La dégradation de l'état spychologique de [B] [O] résulte pour partie de son incarcération mais elle résulte également des conséquences personnelles et familiales des dénonciations de son fils [X].

S'il convient de tenir compte de l'impact de la détention sur l'état psychologique de [B] [O], celui ci ne peut lui être totalement imputé.



En tout état de cause, la durée de la détention, le choc carcéral, la nature criminelle et incestueuse des faits qui lui étaient imputés justifient une indemnisation qu'il y a lieu de fixer à 30.000 euros au titre du préjudice moral.



-Sur le préjudice matériel :



-la perte de salaires :



La perte des salaires sur la période détention est incontestable, [B] [O] justifiant de son contrat de travail et de ses bulletins de salaires. En revanche, il ne saurait lui être alloué au titre de la réparation de la détention une indemnisation correspondant à un empêchement de travail (arrêt de travail) pour la période postérieure à sa libération.







En conséquence, retenant comme satisfactoire l'offre d'indemnisation de l'Agent judiciaire de l'Etat, il y a lieu de fixer l'indemnisation de ce préjudice à la somme de 18.500 euros.



-la perte de chances d'obtenir des points retraite:



Sur la période d'incarcération, [B] [O] a perdu une chance d'obtenir des points retraite.

Ce préjudice doit être indemnisé à hauteur de 1.850 euros.
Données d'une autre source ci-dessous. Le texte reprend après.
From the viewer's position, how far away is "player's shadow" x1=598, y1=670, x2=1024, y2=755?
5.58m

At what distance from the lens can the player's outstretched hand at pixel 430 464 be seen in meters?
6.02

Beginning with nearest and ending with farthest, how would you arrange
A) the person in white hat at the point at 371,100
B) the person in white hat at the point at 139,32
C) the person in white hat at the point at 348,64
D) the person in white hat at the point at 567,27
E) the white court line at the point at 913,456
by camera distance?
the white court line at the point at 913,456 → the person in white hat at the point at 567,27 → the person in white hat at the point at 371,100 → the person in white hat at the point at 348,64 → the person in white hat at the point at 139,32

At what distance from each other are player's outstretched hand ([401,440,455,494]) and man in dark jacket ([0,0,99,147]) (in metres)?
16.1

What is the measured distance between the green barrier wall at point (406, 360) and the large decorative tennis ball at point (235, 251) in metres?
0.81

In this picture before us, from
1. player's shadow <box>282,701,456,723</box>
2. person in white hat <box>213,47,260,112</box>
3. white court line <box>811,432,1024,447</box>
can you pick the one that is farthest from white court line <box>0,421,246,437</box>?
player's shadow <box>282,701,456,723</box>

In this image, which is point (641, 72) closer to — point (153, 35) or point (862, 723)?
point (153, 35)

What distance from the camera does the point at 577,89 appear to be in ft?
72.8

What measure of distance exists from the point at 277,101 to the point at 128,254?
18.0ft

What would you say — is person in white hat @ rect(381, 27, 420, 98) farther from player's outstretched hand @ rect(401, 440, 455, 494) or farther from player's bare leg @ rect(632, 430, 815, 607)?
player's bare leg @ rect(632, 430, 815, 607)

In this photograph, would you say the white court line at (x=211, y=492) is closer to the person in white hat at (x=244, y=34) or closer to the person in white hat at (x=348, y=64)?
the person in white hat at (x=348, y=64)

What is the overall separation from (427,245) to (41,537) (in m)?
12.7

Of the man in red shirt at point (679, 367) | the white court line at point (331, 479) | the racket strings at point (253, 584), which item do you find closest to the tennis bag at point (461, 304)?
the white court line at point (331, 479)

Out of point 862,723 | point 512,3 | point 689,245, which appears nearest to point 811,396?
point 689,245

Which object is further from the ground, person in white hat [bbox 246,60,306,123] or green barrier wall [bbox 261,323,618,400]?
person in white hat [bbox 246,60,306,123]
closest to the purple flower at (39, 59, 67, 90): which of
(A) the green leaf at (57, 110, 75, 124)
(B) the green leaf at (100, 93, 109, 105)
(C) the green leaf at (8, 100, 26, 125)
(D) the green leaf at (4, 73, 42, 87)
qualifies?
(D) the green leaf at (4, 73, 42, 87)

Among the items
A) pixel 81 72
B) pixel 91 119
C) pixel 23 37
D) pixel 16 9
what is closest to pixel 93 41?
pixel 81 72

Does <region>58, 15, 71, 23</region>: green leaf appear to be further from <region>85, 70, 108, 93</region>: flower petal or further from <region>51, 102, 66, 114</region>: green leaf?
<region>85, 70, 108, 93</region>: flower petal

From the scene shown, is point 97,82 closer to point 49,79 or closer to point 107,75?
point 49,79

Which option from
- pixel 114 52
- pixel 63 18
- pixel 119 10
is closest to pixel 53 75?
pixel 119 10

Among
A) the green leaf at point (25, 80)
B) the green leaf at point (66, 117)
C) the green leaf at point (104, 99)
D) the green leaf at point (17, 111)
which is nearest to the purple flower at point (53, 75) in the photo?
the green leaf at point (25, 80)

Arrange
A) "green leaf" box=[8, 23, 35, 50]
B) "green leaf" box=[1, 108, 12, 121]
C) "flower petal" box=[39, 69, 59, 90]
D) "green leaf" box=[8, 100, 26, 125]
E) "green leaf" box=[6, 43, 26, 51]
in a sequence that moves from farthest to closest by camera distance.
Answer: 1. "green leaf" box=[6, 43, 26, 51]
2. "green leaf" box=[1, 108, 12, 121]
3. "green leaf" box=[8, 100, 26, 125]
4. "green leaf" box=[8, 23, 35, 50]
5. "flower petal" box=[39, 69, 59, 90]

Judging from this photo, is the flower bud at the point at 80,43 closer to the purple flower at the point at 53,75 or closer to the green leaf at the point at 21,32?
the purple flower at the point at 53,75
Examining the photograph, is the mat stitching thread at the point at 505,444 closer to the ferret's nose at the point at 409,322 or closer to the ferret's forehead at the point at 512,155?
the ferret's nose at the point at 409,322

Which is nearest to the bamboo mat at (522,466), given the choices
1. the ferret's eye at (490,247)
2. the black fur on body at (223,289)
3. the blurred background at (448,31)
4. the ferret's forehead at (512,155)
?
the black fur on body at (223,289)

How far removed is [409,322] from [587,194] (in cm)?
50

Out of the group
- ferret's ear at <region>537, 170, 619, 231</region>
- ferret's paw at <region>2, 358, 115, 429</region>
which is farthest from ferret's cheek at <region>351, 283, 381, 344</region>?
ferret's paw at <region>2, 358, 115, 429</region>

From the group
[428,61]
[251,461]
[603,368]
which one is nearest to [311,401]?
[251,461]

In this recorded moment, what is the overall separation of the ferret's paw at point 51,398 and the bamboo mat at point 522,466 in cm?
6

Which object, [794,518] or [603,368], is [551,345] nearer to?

-les frais de défense liés à la détention :



Seul le contentieux de la détention est indemnisable dans le cadre de la présente procédure et il ne saurait être soutenu que toute la défense pénale vient au soutien de la remise en liberté d'un prévenu.

Seule la facture du 10 juillet 2020 est en lien direct avec le contentieux de la détention.
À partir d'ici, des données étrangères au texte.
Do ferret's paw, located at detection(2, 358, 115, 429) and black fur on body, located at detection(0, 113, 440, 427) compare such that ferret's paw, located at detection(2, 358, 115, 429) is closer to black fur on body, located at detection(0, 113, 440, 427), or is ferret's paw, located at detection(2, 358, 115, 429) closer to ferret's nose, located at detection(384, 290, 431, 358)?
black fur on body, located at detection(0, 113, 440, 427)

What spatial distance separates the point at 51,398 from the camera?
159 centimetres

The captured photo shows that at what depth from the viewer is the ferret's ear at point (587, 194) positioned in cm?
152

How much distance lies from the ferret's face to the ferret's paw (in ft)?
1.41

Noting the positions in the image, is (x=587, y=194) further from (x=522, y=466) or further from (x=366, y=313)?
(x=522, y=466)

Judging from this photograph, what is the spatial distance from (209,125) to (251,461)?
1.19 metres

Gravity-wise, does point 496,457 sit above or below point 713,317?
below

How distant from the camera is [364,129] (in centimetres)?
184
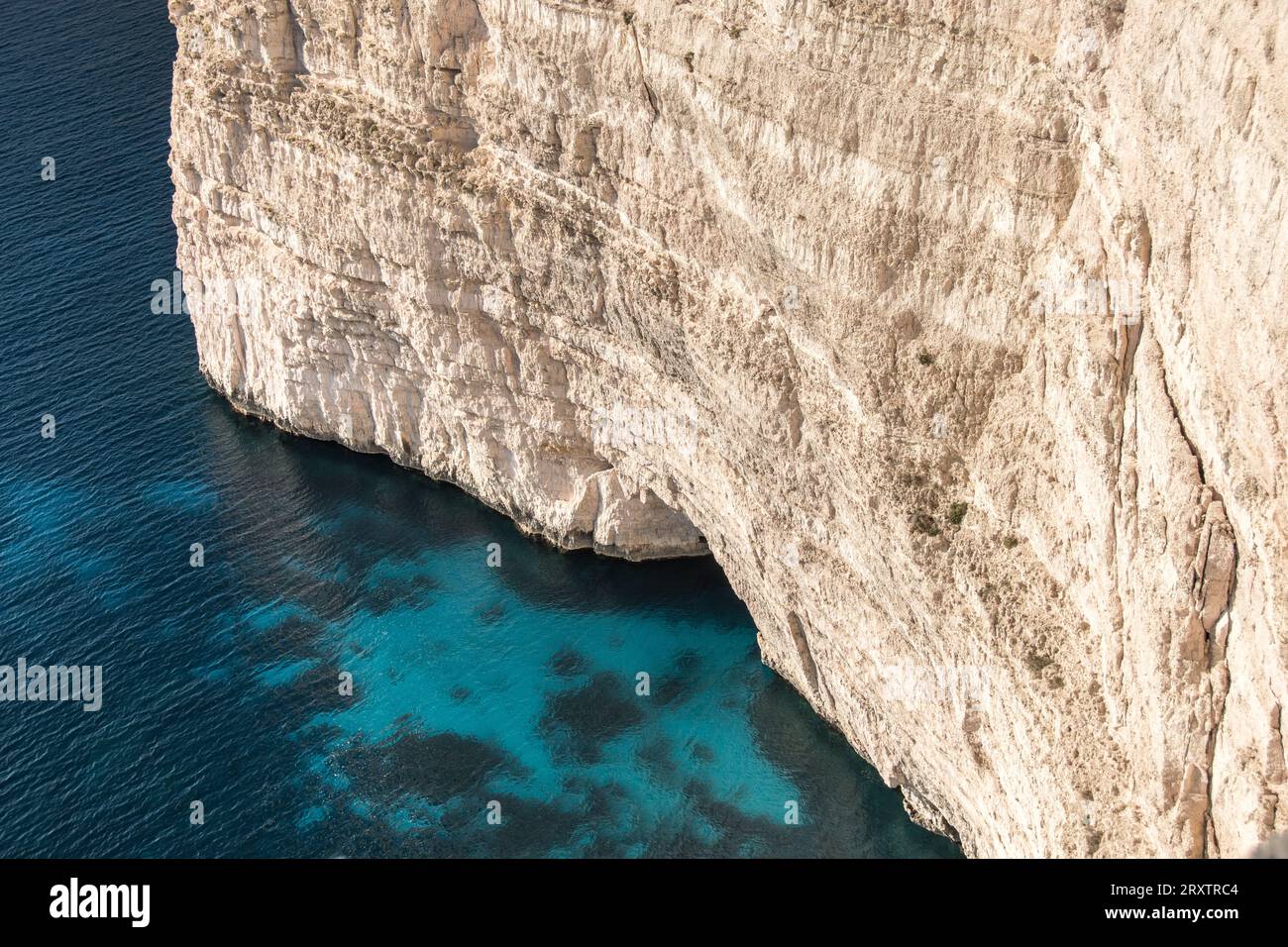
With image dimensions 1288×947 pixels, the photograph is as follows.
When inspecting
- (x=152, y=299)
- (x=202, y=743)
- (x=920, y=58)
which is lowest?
(x=202, y=743)

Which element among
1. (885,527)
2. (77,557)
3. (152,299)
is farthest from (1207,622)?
(152,299)

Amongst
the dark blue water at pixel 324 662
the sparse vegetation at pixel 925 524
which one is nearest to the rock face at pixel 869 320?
the sparse vegetation at pixel 925 524

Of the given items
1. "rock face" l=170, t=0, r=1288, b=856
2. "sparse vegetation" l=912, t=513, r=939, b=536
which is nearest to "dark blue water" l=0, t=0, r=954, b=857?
"rock face" l=170, t=0, r=1288, b=856

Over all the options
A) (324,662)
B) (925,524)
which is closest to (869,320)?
(925,524)

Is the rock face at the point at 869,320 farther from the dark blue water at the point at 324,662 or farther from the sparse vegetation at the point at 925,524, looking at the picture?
the dark blue water at the point at 324,662

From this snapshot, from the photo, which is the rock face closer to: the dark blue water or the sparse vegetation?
the sparse vegetation

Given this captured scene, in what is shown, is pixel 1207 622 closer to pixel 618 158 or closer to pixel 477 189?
pixel 618 158
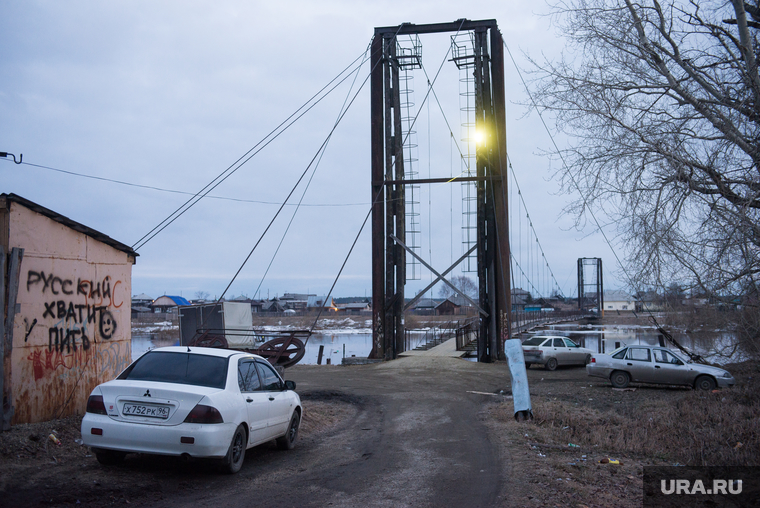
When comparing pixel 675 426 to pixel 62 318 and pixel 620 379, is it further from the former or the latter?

En conséquence, [B] [O] sera indemnisé de ses frais de défense en matière de détention à hauteur de 450 euros.



-Sur le préjudice corporel :



Aucun élément ne permet de mettre en lien la sciatalgie dont a souffert [B] [O] dans les mois suivants sa libération et ses conditions de détention.



Il y a donc lieu de rejeter la demande formée à ce titre.



Enfin, l'équité commande d'accorder à [B] [O] la somme de 1.500 euros au titre de ses frais irrépétibles exposés dans le cadre de la présente instance.





PAR CES MOTIFS :



La Présidente de chambre déléguée par Madame la première Présidente, statuant contradictoirement et publiquement, par décision susceptible de recours devant la Commission Nationale de Réparation des Détentions,



Déclare recevable la requête en indemnisation présentée par Monsieur [B] [O] ;



Alloue à Monsieur [B] [O] les sommes de :



' 30.000 euros en réparation de son préjudice moral,

' 18.500 euros au titre de la perte de salaire,

' 1.850 euros au titre de la perte de chance d'obtenir des points retraite,

' 450 euros au titre de la défense en matière de détention,

' 1.500 euros sur le fondement de l'article 700 du code de procédure civile.



Rejette le surplus des demandes.



Rappelle l'exécution provisoire de droit qui s'attache à la présente décision.



Laisse les dépens à la charge de l'Etat.



En foi de quoi, la présent ordonnance a été signée par le président et le greffier.